Panel discussion addresses barriers for women in the workplace, the role of unconscious bias, and ways men and women can lift and support women.

Kallee Feuz Mar 12, 2020

"Women in the Workplace" was the theme of a March 10 panel discussion at the Zions Bank Building in Salt Lake City held in honor of Women's History Month.

The event, sponsored by Zions Bank’s Diversity, Equity, and Inclusion team, featured insights from Pat Jones, CEO of the Women’s Leadership Institute, Susan Madsen, Utah Valley University professor and Utah Women and Leadership Project founder, Jennifer Smith, chief information officer of Zions Bancorporation, and Trina Eyring, director of Enterprise Recruiting for Zions Bancorporation.

Panelists addressed barriers for women in the workplace, the role of unconscious bias, and ways men and women can lift and support women.

Gains and Losses for Women

When Susan Madsen started the Utah Women and Leadership Project more than a decade ago, she set out to discover why more women in Utah weren’t graduating from college. In the years since, she has studied various aspects Utah women’s lives, from labor force participation to cosmetic surgery, noting gains and losses in different areas.
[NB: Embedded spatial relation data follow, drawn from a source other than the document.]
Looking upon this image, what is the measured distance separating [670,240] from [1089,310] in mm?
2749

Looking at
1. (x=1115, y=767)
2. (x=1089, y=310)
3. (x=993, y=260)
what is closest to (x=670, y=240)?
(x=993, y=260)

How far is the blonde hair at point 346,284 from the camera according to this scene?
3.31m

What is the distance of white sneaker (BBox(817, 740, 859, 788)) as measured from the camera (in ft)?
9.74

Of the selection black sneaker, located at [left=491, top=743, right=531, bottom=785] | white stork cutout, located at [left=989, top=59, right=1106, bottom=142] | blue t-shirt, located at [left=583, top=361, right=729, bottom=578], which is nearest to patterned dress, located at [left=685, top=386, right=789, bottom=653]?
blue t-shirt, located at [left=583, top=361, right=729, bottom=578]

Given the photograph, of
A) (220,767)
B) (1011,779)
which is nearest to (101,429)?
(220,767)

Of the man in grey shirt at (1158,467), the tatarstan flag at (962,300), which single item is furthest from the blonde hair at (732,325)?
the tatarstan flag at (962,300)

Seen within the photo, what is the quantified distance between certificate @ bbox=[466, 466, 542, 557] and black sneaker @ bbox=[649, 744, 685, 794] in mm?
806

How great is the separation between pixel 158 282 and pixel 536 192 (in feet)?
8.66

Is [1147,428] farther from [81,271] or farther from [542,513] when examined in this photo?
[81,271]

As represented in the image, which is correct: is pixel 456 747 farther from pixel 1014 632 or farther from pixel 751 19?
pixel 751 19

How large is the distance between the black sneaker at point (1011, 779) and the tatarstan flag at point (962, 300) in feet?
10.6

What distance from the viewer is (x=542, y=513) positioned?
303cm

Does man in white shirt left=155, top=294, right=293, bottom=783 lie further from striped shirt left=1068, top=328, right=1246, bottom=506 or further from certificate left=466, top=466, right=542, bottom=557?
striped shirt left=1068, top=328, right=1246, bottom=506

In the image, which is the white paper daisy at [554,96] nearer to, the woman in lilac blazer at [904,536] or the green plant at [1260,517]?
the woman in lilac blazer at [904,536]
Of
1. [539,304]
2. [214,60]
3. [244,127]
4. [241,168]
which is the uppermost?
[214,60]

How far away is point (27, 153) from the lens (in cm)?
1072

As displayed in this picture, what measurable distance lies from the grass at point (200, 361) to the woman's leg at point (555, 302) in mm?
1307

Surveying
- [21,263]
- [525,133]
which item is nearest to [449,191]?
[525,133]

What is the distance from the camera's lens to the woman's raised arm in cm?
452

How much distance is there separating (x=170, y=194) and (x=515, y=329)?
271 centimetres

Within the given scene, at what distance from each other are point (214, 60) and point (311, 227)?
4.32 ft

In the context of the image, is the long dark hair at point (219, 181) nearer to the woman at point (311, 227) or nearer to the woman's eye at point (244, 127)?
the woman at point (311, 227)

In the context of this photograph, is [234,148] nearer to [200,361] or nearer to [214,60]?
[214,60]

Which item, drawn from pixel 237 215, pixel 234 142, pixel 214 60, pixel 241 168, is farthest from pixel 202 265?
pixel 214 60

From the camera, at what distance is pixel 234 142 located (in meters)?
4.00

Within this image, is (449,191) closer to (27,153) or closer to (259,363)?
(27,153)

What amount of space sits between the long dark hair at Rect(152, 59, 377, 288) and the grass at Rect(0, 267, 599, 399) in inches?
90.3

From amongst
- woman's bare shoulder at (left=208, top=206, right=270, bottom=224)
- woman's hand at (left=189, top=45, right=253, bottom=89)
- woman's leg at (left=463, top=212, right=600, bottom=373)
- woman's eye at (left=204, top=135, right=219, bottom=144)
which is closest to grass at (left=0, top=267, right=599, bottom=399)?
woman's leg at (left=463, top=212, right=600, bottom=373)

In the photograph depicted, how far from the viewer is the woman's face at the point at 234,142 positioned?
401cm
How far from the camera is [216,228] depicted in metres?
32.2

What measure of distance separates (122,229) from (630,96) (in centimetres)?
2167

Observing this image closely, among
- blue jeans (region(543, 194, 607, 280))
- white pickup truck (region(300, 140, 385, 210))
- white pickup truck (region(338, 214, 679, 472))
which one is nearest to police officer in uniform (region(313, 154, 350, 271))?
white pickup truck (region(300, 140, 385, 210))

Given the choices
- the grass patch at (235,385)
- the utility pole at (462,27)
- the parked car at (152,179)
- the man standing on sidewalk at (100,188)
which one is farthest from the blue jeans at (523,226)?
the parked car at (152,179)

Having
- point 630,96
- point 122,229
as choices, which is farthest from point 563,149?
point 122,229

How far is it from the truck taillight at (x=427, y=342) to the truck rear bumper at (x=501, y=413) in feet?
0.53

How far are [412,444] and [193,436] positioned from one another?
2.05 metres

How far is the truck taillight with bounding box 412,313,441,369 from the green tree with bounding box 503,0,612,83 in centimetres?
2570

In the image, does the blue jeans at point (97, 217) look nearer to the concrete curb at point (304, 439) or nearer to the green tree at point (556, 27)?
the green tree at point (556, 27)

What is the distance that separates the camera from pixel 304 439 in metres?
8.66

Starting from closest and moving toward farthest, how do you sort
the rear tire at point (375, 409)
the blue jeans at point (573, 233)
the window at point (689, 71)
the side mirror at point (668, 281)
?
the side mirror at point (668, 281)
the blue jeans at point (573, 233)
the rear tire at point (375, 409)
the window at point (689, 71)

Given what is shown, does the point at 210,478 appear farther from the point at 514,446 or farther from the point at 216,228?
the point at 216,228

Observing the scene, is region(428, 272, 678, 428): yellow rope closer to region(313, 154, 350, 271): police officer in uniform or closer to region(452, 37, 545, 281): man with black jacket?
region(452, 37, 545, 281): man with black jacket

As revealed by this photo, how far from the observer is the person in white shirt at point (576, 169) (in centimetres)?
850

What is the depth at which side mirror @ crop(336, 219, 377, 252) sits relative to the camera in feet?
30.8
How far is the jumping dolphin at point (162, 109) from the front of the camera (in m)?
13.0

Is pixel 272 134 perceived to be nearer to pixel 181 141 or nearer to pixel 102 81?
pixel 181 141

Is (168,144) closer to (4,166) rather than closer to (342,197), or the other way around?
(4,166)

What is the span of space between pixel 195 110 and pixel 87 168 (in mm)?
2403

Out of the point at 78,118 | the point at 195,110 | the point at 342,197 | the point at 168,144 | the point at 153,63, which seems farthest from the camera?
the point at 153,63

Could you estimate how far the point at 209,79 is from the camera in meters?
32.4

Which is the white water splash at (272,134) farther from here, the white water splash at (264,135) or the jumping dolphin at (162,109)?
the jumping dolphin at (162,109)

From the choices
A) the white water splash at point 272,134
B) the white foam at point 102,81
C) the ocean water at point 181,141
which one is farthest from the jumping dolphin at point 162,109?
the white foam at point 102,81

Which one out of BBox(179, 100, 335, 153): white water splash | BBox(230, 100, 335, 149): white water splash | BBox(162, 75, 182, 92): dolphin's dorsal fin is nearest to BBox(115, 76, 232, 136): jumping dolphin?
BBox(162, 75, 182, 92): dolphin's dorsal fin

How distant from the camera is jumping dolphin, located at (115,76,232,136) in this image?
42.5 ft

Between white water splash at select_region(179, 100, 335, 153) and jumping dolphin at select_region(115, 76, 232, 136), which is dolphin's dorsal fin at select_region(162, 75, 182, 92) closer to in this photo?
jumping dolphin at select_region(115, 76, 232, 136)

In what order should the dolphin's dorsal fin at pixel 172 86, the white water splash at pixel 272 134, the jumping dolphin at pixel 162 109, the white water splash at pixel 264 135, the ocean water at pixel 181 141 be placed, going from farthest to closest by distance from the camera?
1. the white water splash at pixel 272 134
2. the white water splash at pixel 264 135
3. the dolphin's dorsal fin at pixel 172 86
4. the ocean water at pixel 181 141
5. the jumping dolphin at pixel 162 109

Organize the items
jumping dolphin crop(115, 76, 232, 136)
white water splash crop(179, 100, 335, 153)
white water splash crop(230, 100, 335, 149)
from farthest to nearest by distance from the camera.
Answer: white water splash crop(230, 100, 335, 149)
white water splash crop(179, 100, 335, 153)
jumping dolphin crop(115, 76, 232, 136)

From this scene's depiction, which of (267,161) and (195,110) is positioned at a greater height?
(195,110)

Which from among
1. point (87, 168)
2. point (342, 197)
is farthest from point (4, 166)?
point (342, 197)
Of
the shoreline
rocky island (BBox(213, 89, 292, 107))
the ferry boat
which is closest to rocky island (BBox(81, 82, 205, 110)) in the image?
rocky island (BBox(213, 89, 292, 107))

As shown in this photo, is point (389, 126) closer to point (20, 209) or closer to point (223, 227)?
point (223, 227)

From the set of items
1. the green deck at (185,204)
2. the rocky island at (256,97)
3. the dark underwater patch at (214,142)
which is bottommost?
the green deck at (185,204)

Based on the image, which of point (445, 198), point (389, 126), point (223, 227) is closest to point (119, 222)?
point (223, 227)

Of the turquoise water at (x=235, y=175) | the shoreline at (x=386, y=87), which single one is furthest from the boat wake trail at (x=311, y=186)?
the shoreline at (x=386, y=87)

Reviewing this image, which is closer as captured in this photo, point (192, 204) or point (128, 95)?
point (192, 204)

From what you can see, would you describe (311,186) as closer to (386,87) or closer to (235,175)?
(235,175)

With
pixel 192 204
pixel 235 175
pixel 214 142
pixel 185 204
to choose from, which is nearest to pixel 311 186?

For example, women’s engagement in politics has experiences a recent resurgence after dipping dramatically from the 1990s to the early 2000s. From 1992-2006, Utah dropped from first to 51st in the nation in number of women voting. But in 2018, the state had rebounded to 11th in the voting participation for women.

“If you don’t have women voting, they’re not going to be engaging in everything else,” Madsen said.

While Utah women have a high level of civic engagement relative to the rest of nation, they lag in civic leadership roles, like serving on state boards and commissions, she said.

Women in Utah also struggle with childcare availability, opioid use, mental health, a gender wage gap, high rates of cosmetic surgery, domestic violence, sexual assault, she said. And while a majority of Utah women participate in the workforce, most of them work part time.

“A lot of people think we don’t have as many women working in state of Utah,” Madsen said.  “Actually, we’re higher than rest of nation. We just have more women working part time.”

The Role of Unconscious Bias

As chief information officer of Zions Bancorporation, Jennifer Smith has worked to become cognizant of unconscious biases — hidden stereotypes we may not even realize we have.

“By making our bias more conscious, we can manage it to see how it gets in the way of how we make decisions is really important,” Smith said.

Looking beyond biases is critical in hiring the best people for various jobs and in building robust teams.

 “If we really do think that higher performance comes with more diverse teams, then we may not choose to hire people who look and think just like we do,” Smith said. 

Complementary Insights

As a legislator and businesswoman, Pat Jones repeatedly saw the value of having the complementary perspectives of men and women in leadership.

During her first week serving as member of the Utah House of Representatives, she found herself on the house floor speaking about the importance of licensing aestheticians, something her male counterparts had little firsthand experience with.

Now as the force behind the Women’s Leadership Institute, the brainchild of Zions Bank CEO Scott Anderson, Jones works to elevate the stature of women in business, board rooms and politics.

“One of the biggest barriers is that first rung of the ladder,” Jones said, encouraging business leaders, managers and mentors to identify potential talent in women and invest in that talent early. 

Hostile vs. Benevolent Sexism

Hostile sexism, like telling offensive jokes, may be easy to identify, Madsen said, while benevolent sexism, most of which is unconscious, is more subtle. It might include not inviting a woman to an evening networking event because of her family responsibilities or focusing a letter of recommendation on stereotypical female qualities, while overlooking other strengths.

“We think we’re doing nice things, but the research is clear that we’re undermining women,” Madsen said.

Transitioning Gender Roles

Of shifting gender roles Jones said, “it’s a new frontier for all of us, including men.” It’s important that men understand their value as mentors, advocates and sponsors, she said.

Smith encouraged men and women to look for the potential in one another to lift each other up.

“We need you,” Smith told the women in attendance. “We need you to realize your full potential and be involved in the areas where you want to be involved. And if you’re not getting what you need, reach out.”

Kallee Feuz is a Public Relations Officer for Zions Bank.